Text extract >>
>> START
I am not interested in which manufacturer makes the best lenses but rather to identify the special qualities of Zeiss lenses that make them different from other lenses such as Minolta, Leica, Canon, etc. I know people have strong opinions about this topic, however, even subjectively, might there be a consensus about the distinctive qualities of the lenses from different manufacturers?
 
G

Guest

Hi Dennis
I don't know if there is a general consensus about the qualities of lenses. In my experience I find a special character, a typical fingerprint on each brand. Each one suites for certain sujets. I compared over the time Canon, Nikon, Leica and Zeiss (plus Rodenstock, Rollei and Schneider). One ex&le is the difference between Leica and Contax. Leica: steep contrast, colourful, brillant, sparkling lights, glowing depths, 3dimensional and powerful effect, but not very sharp (contrast simulates crispness), different parts of pictures falling apart, less coherence, harsh darks, less fine hues, on a first glimpse great impression but quick psychical supersaturation in contemplating the pictures (like permanently eating fancy cake)
>> END
Source data
>> START
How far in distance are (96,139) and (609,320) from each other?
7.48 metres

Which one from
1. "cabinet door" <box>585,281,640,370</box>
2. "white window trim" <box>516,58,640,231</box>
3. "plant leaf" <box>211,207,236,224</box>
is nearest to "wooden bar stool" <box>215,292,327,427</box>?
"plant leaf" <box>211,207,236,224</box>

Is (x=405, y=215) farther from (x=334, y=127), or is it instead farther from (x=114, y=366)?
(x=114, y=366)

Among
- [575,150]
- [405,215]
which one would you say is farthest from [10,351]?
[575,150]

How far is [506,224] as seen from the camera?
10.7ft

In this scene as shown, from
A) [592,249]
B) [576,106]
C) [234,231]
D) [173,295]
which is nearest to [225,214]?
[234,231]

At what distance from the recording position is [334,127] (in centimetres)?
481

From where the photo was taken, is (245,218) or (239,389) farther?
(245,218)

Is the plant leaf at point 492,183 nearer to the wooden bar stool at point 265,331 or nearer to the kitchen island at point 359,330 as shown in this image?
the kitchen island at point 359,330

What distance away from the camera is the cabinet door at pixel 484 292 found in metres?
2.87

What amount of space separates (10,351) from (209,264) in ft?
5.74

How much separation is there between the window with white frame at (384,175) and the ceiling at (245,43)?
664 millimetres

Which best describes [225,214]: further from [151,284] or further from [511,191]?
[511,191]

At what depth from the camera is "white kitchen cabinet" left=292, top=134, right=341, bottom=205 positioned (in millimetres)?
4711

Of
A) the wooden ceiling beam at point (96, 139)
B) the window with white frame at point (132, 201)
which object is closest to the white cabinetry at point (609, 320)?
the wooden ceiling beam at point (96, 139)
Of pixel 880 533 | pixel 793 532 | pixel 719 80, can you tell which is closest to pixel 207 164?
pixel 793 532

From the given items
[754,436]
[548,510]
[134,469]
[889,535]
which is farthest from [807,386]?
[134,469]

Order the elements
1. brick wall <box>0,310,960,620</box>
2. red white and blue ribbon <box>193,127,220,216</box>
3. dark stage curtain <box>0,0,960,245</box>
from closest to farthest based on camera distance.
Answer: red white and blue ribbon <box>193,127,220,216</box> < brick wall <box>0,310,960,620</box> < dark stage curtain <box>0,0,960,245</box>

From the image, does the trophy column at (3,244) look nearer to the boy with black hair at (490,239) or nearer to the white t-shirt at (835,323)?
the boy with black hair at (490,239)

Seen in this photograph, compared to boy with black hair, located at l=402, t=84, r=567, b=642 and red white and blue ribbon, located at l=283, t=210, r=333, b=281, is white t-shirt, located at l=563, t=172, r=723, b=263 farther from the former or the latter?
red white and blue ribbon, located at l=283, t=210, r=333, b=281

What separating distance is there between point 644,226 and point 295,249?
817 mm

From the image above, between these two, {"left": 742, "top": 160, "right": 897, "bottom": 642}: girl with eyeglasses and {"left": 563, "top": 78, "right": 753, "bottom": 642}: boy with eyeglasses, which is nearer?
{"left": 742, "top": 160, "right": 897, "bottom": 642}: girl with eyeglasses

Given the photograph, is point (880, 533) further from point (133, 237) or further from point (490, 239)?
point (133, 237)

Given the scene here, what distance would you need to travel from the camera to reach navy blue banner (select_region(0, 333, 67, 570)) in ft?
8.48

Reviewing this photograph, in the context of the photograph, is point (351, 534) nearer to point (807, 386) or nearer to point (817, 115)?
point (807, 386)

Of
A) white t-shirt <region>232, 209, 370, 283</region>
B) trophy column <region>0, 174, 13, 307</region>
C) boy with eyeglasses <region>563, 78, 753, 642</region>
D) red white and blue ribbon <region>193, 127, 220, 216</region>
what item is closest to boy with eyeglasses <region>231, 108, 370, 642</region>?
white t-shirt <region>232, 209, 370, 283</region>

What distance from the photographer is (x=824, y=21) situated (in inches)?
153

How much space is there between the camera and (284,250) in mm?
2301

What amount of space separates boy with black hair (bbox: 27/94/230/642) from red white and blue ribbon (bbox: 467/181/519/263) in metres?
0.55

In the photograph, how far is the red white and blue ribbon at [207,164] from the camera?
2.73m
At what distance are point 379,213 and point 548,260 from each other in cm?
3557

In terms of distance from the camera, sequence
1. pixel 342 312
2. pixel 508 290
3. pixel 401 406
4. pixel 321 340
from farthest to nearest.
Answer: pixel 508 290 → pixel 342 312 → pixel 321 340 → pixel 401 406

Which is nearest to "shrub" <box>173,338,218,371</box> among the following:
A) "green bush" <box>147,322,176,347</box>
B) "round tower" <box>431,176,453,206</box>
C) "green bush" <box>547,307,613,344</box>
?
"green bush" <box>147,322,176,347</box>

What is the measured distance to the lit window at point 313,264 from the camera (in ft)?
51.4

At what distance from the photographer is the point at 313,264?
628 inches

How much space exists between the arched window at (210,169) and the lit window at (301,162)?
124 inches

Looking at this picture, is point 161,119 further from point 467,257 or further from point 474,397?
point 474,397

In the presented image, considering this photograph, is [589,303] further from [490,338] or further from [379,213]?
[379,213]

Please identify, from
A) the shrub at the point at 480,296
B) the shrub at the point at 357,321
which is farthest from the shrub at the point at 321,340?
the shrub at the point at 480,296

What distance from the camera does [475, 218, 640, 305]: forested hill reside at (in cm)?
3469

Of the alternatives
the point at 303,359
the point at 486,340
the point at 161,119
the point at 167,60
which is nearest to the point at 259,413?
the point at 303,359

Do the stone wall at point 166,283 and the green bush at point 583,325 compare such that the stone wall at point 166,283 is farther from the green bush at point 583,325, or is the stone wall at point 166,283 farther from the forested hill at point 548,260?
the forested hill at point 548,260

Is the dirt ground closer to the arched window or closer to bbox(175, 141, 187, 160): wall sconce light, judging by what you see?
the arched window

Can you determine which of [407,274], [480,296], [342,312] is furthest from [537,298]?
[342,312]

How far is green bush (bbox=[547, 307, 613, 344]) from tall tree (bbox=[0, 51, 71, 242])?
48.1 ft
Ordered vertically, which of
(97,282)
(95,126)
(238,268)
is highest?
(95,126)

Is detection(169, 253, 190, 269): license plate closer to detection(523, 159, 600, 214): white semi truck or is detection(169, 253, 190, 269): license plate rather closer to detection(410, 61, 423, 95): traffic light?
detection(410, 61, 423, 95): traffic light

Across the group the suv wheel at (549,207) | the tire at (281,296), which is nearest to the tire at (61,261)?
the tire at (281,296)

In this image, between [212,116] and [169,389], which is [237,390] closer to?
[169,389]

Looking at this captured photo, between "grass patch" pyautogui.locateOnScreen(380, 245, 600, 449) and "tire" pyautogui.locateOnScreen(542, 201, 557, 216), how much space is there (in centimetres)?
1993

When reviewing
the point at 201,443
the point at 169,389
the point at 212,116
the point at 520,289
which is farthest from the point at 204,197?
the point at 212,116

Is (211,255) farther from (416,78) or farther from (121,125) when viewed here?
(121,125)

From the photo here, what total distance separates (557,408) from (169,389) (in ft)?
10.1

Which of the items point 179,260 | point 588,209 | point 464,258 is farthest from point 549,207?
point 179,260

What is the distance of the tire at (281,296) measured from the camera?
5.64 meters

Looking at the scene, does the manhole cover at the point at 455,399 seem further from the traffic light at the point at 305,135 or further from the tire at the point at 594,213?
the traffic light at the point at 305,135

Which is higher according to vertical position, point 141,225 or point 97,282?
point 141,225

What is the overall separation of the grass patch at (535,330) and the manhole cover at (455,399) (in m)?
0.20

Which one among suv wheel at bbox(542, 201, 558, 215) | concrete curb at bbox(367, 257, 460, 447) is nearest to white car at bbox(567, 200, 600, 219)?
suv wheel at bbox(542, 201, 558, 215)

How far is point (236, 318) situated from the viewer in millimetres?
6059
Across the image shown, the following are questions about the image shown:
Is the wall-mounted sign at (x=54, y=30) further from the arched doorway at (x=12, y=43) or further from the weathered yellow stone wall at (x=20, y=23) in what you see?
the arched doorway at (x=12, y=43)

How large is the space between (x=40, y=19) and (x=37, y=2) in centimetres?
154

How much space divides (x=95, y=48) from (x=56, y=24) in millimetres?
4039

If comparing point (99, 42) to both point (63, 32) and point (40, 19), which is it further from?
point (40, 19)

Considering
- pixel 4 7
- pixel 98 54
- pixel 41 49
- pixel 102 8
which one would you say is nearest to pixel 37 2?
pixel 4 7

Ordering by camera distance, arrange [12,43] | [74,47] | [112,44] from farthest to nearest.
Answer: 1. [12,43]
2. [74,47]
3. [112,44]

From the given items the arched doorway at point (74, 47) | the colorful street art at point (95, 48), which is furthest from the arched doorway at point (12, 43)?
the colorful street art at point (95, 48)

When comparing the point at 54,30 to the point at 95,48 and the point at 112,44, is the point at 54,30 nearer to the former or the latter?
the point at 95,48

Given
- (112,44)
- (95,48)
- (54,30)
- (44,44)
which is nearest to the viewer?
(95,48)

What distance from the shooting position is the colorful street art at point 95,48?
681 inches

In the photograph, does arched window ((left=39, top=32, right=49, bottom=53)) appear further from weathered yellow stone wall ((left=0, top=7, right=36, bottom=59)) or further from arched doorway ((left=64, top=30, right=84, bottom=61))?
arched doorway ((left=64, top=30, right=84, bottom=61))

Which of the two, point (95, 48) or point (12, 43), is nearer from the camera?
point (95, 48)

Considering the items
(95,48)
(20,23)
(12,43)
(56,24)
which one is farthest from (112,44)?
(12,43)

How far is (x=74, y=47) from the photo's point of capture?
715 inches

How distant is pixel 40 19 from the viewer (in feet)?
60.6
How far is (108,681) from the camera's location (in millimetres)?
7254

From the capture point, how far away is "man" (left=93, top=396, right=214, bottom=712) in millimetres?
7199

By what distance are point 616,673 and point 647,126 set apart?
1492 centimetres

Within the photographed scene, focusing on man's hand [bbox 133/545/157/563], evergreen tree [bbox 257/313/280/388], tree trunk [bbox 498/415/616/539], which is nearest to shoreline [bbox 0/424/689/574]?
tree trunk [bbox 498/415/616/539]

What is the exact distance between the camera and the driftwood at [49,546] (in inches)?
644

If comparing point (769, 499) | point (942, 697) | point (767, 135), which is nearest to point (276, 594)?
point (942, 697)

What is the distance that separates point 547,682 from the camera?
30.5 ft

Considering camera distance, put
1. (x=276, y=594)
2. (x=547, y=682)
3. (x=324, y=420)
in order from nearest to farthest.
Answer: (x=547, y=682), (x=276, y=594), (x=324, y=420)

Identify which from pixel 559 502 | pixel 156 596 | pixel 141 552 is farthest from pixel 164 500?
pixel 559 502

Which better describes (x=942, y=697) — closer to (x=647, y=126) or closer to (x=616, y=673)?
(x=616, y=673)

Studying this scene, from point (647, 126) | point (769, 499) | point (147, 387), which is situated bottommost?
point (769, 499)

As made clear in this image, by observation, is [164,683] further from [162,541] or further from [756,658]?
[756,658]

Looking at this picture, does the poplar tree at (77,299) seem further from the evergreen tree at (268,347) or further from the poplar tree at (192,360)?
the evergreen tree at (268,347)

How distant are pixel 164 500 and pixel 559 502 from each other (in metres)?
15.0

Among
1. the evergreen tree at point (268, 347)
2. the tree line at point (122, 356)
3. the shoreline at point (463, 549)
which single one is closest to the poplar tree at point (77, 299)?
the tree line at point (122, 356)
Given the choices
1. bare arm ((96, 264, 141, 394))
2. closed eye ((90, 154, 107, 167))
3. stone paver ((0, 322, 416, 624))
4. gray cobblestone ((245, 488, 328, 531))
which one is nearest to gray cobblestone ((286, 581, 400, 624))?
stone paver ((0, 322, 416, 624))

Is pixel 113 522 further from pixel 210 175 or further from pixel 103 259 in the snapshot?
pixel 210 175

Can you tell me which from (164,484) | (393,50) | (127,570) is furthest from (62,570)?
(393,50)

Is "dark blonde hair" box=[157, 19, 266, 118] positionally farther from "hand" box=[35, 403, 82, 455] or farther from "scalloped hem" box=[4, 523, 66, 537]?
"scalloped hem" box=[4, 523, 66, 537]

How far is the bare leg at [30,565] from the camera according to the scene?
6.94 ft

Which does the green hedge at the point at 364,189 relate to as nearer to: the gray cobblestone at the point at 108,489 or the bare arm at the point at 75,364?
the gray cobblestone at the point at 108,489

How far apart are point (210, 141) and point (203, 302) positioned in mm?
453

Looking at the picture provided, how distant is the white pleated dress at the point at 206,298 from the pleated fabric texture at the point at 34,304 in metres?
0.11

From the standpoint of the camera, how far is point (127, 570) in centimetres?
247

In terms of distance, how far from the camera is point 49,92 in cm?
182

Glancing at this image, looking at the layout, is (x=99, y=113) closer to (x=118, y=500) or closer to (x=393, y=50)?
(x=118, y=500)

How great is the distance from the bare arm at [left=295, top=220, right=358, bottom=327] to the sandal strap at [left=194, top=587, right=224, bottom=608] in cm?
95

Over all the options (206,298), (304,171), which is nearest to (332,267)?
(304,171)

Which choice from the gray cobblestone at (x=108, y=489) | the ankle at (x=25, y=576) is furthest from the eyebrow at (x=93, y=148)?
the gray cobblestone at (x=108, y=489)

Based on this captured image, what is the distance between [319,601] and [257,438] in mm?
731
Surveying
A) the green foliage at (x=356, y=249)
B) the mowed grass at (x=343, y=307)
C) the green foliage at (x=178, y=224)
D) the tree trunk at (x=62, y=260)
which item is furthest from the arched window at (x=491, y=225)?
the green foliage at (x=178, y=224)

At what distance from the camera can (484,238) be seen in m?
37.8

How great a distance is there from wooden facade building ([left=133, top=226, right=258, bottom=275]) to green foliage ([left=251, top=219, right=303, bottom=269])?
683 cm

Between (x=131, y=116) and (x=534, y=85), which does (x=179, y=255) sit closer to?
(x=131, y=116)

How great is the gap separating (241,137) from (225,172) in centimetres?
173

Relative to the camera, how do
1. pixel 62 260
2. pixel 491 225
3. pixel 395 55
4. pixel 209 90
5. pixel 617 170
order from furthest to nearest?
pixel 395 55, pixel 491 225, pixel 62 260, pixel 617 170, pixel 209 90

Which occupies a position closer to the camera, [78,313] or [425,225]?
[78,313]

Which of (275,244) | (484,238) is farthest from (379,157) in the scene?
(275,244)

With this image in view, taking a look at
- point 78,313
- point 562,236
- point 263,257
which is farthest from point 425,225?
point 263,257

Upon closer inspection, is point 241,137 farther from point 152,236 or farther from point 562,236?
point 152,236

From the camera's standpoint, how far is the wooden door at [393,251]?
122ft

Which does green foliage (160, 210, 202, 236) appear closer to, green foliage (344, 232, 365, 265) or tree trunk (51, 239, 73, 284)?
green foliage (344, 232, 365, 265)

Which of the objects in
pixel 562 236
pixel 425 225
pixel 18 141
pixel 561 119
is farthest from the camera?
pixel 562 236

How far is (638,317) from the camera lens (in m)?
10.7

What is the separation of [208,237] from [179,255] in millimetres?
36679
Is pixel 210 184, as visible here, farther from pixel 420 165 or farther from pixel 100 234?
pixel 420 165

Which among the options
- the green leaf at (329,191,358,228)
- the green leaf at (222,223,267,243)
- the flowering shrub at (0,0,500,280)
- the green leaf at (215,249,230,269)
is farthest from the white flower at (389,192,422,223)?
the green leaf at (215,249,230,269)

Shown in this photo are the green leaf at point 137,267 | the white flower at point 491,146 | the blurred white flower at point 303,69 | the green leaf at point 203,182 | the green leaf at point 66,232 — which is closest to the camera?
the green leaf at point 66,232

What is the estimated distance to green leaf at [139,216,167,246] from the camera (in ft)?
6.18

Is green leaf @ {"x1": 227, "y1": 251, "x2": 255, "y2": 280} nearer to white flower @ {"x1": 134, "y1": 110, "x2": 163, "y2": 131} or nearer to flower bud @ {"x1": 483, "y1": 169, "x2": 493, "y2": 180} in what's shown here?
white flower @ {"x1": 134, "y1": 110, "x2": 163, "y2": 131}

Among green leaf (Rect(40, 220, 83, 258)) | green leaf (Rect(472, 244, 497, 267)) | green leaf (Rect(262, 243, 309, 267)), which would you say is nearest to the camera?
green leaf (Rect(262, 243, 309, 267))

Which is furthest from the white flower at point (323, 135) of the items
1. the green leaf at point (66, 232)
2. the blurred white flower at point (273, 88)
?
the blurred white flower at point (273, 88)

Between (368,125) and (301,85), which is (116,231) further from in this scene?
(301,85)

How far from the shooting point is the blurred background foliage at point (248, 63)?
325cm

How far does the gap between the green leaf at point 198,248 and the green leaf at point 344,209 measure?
>> END
Problem >> Please duplicate the part of the lens discussion that opens with the words containing "I am not interested" and closes with "from different manufacturers?", keeping every character the same. You won't need the records for this.

Task result >>
I am not interested in which manufacturer makes the best lenses but rather to identify the special qualities of Zeiss lenses that make them different from other lenses such as Minolta, Leica, Canon, etc. I know people have strong opinions about this topic, however, even subjectively, might there be a consensus about the distinctive qualities of the lenses from different manufacturers?